Article by Ethan Newman.
I have always been fascinated by the amount of floral variation we see in the winter growing geophytes of the Cape. Take Nerines for example, why is it that Nerine sarniensis is red, whilst another Nerine species, Nerine ridleyi is pink? What is even more striking is the amount of floral variation within a species. For example, why do some populations of Nerine humilis have long styles and filaments, whereas these same floral traits are shorter in other populations? The answer lies with the pollinator the flowers attract.
If different floral forms are associated with different pollinators, the more important question to ask is; what is the underlying mechanisms behind pollinator adaptation and why is it important to study those mechanisms? Well, if floral variation is potentially a precursor to the formation of new plant species, then the study of the mechanisms giving rise to floral variation may provide insight into the origins of species (processes that are potentially lost once species formation is complete).
Above: Short style Nerine humilis growing on a quartz patch close to Haarwegskloof Renosterveld Reserve with Stuart Hall conducting pollinator observations in the background.
Nerine humilis was introduced to me by Bruce Anderson following a field trip with John Manning in the Southern Cape. The inspiration for this trip followed the discovery of a very unusual form of Nerine humilis with exceptionally long filaments and styles on the foothills of the Langeberg mountains near Suurbraak. The purpose of the trip was to find the pollinator of this long style form of Nerine humilis.

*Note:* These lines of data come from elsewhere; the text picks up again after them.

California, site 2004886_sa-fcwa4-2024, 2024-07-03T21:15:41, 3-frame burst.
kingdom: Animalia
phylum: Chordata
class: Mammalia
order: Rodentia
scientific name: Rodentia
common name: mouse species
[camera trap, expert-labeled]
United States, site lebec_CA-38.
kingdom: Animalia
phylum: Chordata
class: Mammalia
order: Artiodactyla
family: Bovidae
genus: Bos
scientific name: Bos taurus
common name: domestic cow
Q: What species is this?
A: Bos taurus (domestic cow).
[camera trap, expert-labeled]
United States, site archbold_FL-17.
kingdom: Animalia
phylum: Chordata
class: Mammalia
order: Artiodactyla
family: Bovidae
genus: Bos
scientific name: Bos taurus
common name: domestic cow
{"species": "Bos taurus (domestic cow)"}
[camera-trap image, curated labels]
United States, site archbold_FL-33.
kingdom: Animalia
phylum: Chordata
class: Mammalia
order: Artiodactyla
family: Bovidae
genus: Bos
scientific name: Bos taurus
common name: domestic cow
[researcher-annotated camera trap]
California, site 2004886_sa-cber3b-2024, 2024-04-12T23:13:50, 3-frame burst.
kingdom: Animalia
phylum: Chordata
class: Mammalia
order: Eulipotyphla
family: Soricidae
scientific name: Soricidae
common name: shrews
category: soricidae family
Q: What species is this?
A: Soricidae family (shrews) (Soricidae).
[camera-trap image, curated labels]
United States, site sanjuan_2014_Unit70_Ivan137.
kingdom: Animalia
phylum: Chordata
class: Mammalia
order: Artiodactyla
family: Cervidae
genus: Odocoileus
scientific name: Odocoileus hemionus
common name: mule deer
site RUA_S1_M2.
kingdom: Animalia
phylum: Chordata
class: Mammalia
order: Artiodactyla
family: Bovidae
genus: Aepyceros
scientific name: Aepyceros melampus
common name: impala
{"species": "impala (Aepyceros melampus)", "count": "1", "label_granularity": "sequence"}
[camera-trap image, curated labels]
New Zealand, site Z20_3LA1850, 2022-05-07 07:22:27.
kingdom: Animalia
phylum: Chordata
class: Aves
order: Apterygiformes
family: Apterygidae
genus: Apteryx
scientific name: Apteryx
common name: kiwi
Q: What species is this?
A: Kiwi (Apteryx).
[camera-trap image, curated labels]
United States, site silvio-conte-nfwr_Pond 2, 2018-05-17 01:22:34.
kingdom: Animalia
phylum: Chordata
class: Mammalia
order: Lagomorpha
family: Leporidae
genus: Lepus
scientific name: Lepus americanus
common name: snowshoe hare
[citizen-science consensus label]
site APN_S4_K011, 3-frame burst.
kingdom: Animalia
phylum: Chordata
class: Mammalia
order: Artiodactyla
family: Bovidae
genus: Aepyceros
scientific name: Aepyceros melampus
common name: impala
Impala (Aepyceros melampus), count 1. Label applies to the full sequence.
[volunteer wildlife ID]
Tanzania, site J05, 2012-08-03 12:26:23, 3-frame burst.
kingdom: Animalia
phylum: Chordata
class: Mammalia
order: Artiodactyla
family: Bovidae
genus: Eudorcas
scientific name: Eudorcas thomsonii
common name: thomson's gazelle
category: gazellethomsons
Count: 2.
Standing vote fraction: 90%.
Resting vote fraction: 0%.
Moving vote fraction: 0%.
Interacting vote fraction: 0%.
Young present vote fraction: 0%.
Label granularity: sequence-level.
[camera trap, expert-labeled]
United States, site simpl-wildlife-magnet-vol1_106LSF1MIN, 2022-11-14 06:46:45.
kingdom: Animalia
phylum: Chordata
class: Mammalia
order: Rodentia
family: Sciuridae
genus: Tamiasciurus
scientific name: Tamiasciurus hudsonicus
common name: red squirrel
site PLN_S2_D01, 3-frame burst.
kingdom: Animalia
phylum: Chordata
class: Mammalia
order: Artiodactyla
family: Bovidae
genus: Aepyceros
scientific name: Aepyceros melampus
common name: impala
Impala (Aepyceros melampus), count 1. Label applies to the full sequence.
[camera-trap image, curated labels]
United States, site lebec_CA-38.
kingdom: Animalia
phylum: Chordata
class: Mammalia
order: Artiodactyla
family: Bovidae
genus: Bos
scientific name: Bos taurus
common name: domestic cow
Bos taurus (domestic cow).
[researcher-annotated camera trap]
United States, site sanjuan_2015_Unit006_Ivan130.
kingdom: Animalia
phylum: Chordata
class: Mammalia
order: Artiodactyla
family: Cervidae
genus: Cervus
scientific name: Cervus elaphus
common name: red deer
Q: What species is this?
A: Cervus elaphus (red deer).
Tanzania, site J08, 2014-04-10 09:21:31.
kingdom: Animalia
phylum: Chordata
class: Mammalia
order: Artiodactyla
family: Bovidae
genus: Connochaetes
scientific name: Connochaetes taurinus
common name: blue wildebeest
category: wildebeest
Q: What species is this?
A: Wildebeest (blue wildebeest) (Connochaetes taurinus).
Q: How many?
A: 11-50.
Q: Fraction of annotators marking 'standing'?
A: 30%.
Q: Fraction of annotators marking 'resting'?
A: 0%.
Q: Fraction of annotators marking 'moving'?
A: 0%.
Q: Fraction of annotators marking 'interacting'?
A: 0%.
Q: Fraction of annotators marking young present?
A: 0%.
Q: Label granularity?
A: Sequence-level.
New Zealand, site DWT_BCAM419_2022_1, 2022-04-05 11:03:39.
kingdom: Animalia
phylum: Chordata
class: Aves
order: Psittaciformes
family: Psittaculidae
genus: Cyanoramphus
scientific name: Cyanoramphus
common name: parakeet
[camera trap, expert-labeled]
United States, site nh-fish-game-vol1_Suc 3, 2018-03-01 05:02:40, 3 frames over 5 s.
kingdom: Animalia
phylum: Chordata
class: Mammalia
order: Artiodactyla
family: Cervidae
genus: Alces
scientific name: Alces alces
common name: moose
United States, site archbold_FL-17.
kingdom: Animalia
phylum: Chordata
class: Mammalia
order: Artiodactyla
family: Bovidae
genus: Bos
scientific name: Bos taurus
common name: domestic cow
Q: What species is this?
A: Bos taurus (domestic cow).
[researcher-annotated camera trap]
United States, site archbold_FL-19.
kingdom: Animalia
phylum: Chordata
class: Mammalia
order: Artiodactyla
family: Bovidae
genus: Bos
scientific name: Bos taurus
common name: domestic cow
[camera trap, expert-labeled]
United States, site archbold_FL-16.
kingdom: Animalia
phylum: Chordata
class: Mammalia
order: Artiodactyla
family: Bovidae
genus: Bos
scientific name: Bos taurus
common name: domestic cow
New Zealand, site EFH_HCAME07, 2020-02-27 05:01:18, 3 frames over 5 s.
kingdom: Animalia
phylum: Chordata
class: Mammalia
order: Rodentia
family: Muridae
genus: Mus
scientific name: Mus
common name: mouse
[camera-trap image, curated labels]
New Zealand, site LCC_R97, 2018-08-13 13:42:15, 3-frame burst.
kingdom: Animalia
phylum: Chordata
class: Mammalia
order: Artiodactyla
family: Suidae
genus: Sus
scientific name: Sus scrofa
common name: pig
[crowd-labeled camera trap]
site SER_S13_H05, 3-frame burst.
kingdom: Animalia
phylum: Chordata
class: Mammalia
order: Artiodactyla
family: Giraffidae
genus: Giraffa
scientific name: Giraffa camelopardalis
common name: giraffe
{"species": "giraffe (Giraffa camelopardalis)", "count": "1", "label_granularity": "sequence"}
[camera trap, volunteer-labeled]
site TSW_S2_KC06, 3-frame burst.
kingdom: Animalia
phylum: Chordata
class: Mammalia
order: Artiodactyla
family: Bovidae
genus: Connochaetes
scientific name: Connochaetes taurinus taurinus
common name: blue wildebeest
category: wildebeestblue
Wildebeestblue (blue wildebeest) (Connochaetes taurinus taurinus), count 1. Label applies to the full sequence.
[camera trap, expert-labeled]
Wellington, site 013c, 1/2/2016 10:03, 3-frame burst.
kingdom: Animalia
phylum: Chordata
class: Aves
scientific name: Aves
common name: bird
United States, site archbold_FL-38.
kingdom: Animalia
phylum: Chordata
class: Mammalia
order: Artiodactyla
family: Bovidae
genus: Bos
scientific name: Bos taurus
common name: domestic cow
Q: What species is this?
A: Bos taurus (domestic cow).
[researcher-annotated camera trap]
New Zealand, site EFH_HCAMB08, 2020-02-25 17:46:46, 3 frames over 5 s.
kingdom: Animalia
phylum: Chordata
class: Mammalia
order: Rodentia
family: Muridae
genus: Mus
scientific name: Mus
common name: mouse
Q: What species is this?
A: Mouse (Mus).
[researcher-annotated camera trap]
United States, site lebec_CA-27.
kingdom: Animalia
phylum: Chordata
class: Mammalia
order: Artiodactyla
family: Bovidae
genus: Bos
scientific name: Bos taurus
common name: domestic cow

If flowers serve as an advertisement to pollinators for a reward, then one can assume that the long styles and filaments are adapted for pollination by an insect with long mouth parts. As explained to me by Bruce, this is exactly what they found. While walking back to the car, they heard the loud buzz of a Nemestrinid fly, happily sipping away at the long style flowers. The fly was later identified as Prosoeca longipennis; a large grey fly with a proboscis up to 5cm in length.
Above: Prosoeca longipennis visiting the long style form of Nerine humilis at Nuwekloof pass, Baviaanskloof.
Further research into this pollination system revealed that the distribution of the fly is in fact very patchy and localized. Since Nerine humilis is a widespread species it is only natural to assume that outside the range of the fly, it is expected to be pollinated by a different pollinator and have flowers adapted to those pollinators. The typical short style Nerine humilis variant was found flowering later in the season and were visited by pollinators with short proboscis which included honeybees, butterflies, wasps and solitary bees. The pattern we observed at this stage was one where there was an association between different pollinator communities and style length.
To determine whether this pattern we observed was in fact a result of local adaptation of plants to pollinators, we tested this hypothesis using an experiment where we translocated cut inflorescences from a short style population to a long style population and vice versa. If local adaptation was evident, we expected that the introduced phenotypes should show a decrease in seedset compared to phenotypes occurring naturally. Our findings following the experiment were consistent with the above. Long style phenotypes produced more seeds than short style phenotypes in the long style population, and short style phenotypes produced more seeds than introduced long style phenotypes, in the short style population.
This result was exciting, however, we faced one problem. The problem that the results may reflect the fact that pollinators may have never even visited the introduced inflorescences to start with. Therefore, it was important to test the actual mechanism behind the observed local adaptation. We tested whether local adaptation is a result of the preferences of pollinators or the mechanical fit between flower and pollinator morphology. We tested this idea by offering pollinators choices between phenotypes and we found that pollinators showed no statistical preference for native flowers over introduced flowers. However, what we did find when we offered pollinators flowers that had never been visited before (virgin flowers), is that more pollen was transferred onto stigmas of native virgin flowers than introduced virgin flowers. This pollen deposition also followed seed set where native forms experienced more seed set than the introduced forms. Very similar to the original results from the reciprocal translocation. This suggested floral variation in Nerine humilis is likely the result of local adaptation to the morphology of the pollinator, amazing!
Further reading:
Newman, E. Manning, J. C. and Anderson, B. Local adaptation: mechanical fit between floral ecotypes of Nerine humilis (Amaryllidaceae) and pollinator communities. Evolution. 69: 2262 – 2275.